У него сразу становится кошачий масляный взгляд. И он, дурачок, прячет от меня глаза, как будто не я открыла ему эту страшную тайну, которой на самом деле и нет. Хотя… От такой красоты да еще в доступной близости у кого хочешь голова закружится. Моя сестра тоже ведь живой человек…

Звучит привычное:

— Да ладно!

Но я понимаю, что уже уговорила его.

— Ну, если тебе так хочется, чтобы я поехал…

Я треплю его щеку, которая ближе к вечеру уже становится колючей. Но ему идет щетина, неожиданно темная при его светлых волосах.

— Не испогань мою пьесу, сударь.

Молоденькие артисты здороваются со мной с подчеркнутой уважительностью. Они надеются получить роли в будущих постановках моих пьес, которые уже намечены. Старые позволяют себе некоторую насмешливость:

— А, наш автор! Приветствую, приветствую!

То ли меня, то ли то, что я делаю… В первое время у меня что-то смещалось в голове, когда в метре от себя на лестнице или в каком-нибудь коридорчике я вдруг видела лицо с экрана, знакомое с детства. Человек-легенда, пребывающий в совершенно другой реальности, улыбается мне, чуть касается плеча: «Рад видеть!» Непередаваемые ощущения…

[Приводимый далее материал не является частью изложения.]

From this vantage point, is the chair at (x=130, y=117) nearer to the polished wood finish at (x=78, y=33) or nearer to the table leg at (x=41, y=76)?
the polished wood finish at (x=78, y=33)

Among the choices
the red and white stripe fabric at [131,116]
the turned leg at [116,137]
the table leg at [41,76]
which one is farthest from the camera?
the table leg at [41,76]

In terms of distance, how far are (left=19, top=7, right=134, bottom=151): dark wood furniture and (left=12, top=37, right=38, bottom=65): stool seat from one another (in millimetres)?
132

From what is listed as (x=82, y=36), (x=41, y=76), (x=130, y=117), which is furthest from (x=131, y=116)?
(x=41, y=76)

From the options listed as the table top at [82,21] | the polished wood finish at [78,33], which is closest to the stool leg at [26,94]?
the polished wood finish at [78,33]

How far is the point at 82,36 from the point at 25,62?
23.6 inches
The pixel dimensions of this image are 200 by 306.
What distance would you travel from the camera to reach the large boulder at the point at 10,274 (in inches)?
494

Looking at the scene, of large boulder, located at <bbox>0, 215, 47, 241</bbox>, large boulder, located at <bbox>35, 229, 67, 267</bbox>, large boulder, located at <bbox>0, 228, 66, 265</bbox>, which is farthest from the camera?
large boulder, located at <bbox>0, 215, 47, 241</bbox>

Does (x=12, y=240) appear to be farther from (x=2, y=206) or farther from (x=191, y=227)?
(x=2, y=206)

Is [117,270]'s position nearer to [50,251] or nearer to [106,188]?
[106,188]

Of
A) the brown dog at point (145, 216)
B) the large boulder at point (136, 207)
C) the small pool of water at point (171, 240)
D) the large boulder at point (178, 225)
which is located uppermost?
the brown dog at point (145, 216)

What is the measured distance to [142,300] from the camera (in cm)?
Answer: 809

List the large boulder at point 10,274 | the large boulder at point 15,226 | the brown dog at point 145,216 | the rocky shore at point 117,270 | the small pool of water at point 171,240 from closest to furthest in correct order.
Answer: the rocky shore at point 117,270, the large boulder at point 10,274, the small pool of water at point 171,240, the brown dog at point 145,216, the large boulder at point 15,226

Старые артисты доброжелательны, им не нужно «давать звезду», они уже над нами, и одновременно среди нас. И это потрясает… Теплые, живые звезды, сошедшие на землю, чтобы согреть нас. Юные дурочки, полагающие, что главное — засветиться на обложке модного журнала, не обладают и тысячной долей той магической энергии, которую несет в себе настоящий талант. И они пытаются искусственно добавить себе блеска, на цыпочки приподнимаются, чтобы хотя бы себе показаться выше других. Жалкое зрелище… Душераздирающее.

Те знаменитые «монологи вагины», которые уже выслушал весь мир от лучших актрис, эти молоденькие дешевки сами стараются навязать каждому режиссеру, директору театра, завлиту, которого это давно уже не интересует в силу возраста. Даже меня уже пытались обхаживать, надеясь, что во мне проснется бисексуальность, и я начну им покровительствовать, специально под своих любовниц роли выписывать. Не вышло. Что поделаешь — люблю мужчин!

Мы обнимаемся с завлитом, стареньким евреем, бывшим главным редактором крупнейшего при советской власти издательства, которого перестройка списала со счетов в два счета. Каламбур жизни. Давида Ароновича я обожаю, хотя он всегда вызывает во мне пронзительное чувство жалости своей непомерной худобой, по-детски торчащими лопатками, неизбывной печалью глаз. Болтают, что у него какая-то опухоль, и долго Давид Аронович не протянет…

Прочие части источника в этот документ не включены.